◆ **What you are asked to do**: Copy out the lines below word for word, leaving the pictures out.

Excerpts from spatial question data:
────

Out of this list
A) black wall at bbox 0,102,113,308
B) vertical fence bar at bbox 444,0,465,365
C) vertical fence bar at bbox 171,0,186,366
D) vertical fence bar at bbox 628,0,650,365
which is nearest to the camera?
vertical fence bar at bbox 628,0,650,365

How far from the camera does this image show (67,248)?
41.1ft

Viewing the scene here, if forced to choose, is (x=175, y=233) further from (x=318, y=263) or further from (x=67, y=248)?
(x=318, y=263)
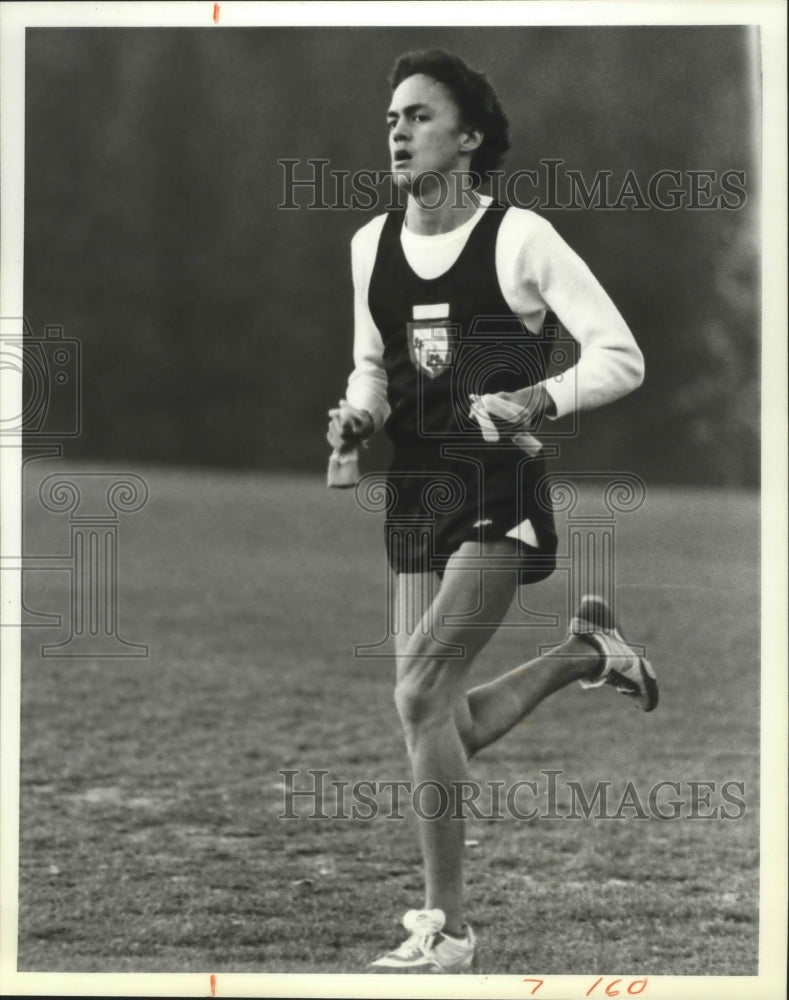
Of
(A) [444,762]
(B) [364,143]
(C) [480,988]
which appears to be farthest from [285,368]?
(C) [480,988]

────

◆ **Task result**:
Out of this list
A) black wall at bbox 0,102,113,308
B) vertical fence bar at bbox 444,0,465,365
C) vertical fence bar at bbox 171,0,186,366
D) vertical fence bar at bbox 628,0,650,365
which is nearest to the camera?
vertical fence bar at bbox 628,0,650,365

How far from the camera does this image show (67,248)?
41.1ft

Viewing the scene here, if forced to choose, is (x=175, y=233) further from (x=318, y=263) or further from (x=67, y=248)?
(x=318, y=263)
Of
(A) [444,762]
(B) [364,143]
(C) [480,988]
which appears to be farthest from [285,368]?
(C) [480,988]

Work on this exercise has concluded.